▸ EXERCISE BRIEF:
Print the listing exactly as it stands, and skip any pictures in it.

▸ INPUT DATA:
◆ ◆ ◆ ◆

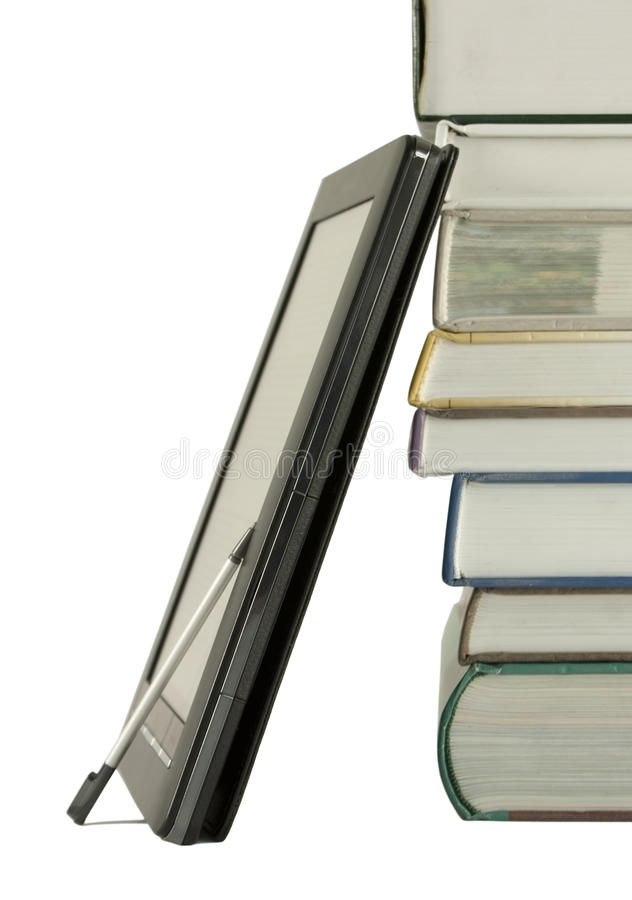 Stack of books and electronic book reader. On the white background stock image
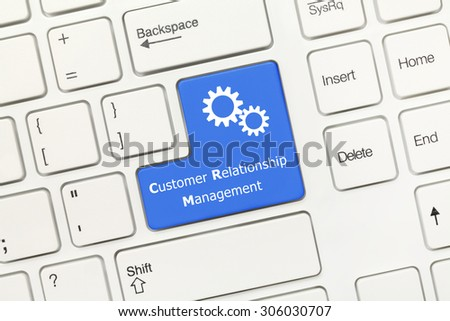 Close-up view on white conceptual keyboard - Customer Relationship Management (blue key) - stock photo
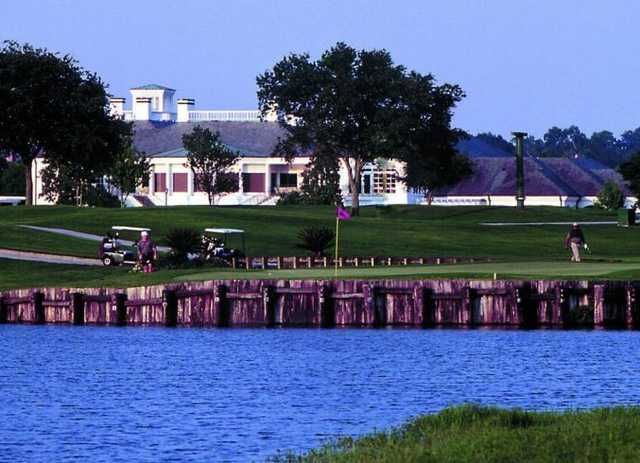 A view over the water of a green and the clubhouse at English Turn Golf & Country Club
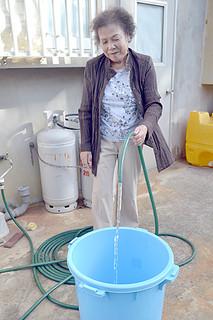 購入したばかりのプラスチックのバケツに水をためる松竹サエ子さん=30日午後、小浜島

◆ ◆ ◆ ◆

▸ ANSWER TO THIS TASK:
 Stack of books and electronic book reader. On the white background stock image
 Close-up view on white conceptual keyboard - Customer Relationship Management (blue key) - stock photo
 A view over the water of a green and the clubhouse at English Turn Golf & Country Club
 購入したばかりのプラスチックのバケツに水をためる松竹サエ子さん=30日午後、小浜島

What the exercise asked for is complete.